### Records for this exercise
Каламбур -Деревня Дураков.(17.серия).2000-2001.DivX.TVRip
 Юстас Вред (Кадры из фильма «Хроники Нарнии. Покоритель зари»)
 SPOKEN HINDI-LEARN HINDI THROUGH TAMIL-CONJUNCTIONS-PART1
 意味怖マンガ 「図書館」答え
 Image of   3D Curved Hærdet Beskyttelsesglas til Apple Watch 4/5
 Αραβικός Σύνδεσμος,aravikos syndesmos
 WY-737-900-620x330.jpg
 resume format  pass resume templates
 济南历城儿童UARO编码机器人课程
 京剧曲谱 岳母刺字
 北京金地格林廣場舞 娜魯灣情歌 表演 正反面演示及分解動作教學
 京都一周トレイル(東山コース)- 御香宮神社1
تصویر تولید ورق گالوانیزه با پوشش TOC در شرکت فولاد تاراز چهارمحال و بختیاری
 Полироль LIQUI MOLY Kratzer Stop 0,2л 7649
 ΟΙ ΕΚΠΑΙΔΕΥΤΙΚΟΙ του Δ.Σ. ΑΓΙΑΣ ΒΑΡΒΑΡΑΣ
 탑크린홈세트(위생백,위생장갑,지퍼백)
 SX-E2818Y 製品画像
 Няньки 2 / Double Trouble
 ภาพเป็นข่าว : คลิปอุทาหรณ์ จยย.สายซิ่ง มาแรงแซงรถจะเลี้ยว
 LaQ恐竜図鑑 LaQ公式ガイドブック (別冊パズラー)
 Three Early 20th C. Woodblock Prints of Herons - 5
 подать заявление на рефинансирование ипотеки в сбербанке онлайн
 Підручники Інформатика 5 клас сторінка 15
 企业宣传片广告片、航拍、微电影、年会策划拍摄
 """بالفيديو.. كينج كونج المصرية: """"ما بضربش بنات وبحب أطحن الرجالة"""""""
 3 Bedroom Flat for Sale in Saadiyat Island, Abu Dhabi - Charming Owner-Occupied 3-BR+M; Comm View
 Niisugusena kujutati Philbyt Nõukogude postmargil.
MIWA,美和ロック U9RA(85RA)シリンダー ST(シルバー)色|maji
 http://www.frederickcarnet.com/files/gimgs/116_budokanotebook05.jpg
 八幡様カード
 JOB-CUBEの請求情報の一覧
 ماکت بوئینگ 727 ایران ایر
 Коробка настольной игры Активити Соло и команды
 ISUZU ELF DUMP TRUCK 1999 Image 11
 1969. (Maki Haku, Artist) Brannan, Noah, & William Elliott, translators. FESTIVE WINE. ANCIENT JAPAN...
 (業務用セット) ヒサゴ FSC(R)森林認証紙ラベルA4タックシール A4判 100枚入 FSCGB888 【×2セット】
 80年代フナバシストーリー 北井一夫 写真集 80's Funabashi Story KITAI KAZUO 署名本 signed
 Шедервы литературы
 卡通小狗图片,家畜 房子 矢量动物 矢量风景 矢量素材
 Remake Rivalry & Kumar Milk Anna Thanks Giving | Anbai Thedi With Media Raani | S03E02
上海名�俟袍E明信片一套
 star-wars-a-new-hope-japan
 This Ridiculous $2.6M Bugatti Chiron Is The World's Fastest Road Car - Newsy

### What needs to be done
The expected response is the entire listing, repeated word for word.

### Exercise output
Каламбур -Деревня Дураков.(17.серия).2000-2001.DivX.TVRip
 Юстас Вред (Кадры из фильма «Хроники Нарнии. Покоритель зари»)
 SPOKEN HINDI-LEARN HINDI THROUGH TAMIL-CONJUNCTIONS-PART1
 意味怖マンガ 「図書館」答え
 Image of   3D Curved Hærdet Beskyttelsesglas til Apple Watch 4/5
 Αραβικός Σύνδεσμος,aravikos syndesmos
 WY-737-900-620x330.jpg
 resume format  pass resume templates
 济南历城儿童UARO编码机器人课程
 京剧曲谱 岳母刺字
 北京金地格林廣場舞 娜魯灣情歌 表演 正反面演示及分解動作教學
 京都一周トレイル(東山コース)- 御香宮神社1
تصویر تولید ورق گالوانیزه با پوشش TOC در شرکت فولاد تاراز چهارمحال و بختیاری
 Полироль LIQUI MOLY Kratzer Stop 0,2л 7649
 ΟΙ ΕΚΠΑΙΔΕΥΤΙΚΟΙ του Δ.Σ. ΑΓΙΑΣ ΒΑΡΒΑΡΑΣ
 탑크린홈세트(위생백,위생장갑,지퍼백)
 SX-E2818Y 製品画像
 Няньки 2 / Double Trouble
 ภาพเป็นข่าว : คลิปอุทาหรณ์ จยย.สายซิ่ง มาแรงแซงรถจะเลี้ยว
 LaQ恐竜図鑑 LaQ公式ガイドブック (別冊パズラー)
 Three Early 20th C. Woodblock Prints of Herons - 5
 подать заявление на рефинансирование ипотеки в сбербанке онлайн
 Підручники Інформатика 5 клас сторінка 15
 企业宣传片广告片、航拍、微电影、年会策划拍摄
 """بالفيديو.. كينج كونج المصرية: """"ما بضربش بنات وبحب أطحن الرجالة"""""""
 3 Bedroom Flat for Sale in Saadiyat Island, Abu Dhabi - Charming Owner-Occupied 3-BR+M; Comm View
 Niisugusena kujutati Philbyt Nõukogude postmargil.
MIWA,美和ロック U9RA(85RA)シリンダー ST(シルバー)色|maji
 http://www.frederickcarnet.com/files/gimgs/116_budokanotebook05.jpg
 八幡様カード
 JOB-CUBEの請求情報の一覧
 ماکت بوئینگ 727 ایران ایر
 Коробка настольной игры Активити Соло и команды
 ISUZU ELF DUMP TRUCK 1999 Image 11
 1969. (Maki Haku, Artist) Brannan, Noah, & William Elliott, translators. FESTIVE WINE. ANCIENT JAPAN...
 (業務用セット) ヒサゴ FSC(R)森林認証紙ラベルA4タックシール A4判 100枚入 FSCGB888 【×2セット】
 80年代フナバシストーリー 北井一夫 写真集 80's Funabashi Story KITAI KAZUO 署名本 signed
 Шедервы литературы
 卡通小狗图片,家畜 房子 矢量动物 矢量风景 矢量素材
 Remake Rivalry & Kumar Milk Anna Thanks Giving | Anbai Thedi With Media Raani | S03E02
上海名�俟袍E明信片一套
 star-wars-a-new-hope-japan
 This Ridiculous $2.6M Bugatti Chiron Is The World's Fastest Road Car - Newsy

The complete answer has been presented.